- Directions for this task -
Locate every line below that contains the word "viewpoint" and copy each of those lines in full.
+===+
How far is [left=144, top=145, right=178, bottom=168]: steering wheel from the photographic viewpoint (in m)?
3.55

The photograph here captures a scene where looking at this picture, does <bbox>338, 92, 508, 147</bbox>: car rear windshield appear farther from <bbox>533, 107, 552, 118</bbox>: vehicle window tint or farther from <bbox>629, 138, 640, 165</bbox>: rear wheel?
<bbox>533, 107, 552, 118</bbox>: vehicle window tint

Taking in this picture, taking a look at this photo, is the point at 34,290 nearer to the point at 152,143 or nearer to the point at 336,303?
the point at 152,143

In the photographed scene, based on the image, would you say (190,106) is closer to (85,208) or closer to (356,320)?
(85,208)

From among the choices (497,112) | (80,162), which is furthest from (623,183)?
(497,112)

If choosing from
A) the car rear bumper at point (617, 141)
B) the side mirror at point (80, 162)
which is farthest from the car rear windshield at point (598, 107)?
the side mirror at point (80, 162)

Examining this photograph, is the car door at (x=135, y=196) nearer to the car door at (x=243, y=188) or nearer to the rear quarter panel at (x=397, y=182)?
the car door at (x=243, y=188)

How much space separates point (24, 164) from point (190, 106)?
+===+
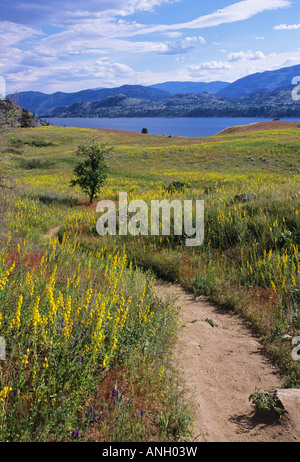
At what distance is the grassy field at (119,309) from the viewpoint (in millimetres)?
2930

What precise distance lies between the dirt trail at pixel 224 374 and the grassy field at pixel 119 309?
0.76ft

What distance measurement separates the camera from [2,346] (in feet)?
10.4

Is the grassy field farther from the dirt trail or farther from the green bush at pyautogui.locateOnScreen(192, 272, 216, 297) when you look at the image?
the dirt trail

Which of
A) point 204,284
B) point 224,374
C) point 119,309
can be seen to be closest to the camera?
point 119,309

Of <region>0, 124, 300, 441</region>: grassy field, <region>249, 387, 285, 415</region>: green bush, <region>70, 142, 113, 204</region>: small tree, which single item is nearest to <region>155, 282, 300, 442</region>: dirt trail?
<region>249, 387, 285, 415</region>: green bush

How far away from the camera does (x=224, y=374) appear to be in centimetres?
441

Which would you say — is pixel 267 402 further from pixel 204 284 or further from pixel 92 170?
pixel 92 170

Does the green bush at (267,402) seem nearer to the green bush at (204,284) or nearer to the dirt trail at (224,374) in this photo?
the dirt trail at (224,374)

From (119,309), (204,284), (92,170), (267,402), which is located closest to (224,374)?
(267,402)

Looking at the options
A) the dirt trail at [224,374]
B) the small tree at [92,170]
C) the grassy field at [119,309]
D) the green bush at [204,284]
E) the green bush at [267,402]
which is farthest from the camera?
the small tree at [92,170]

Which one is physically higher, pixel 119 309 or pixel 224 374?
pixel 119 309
+===+
- Exercise solution -
How far is [left=144, top=145, right=178, bottom=168]: steering wheel from the photographic viewpoint (in m)?
At what distance is the grassy field at (119,309) from the viewpoint (in millimetres)?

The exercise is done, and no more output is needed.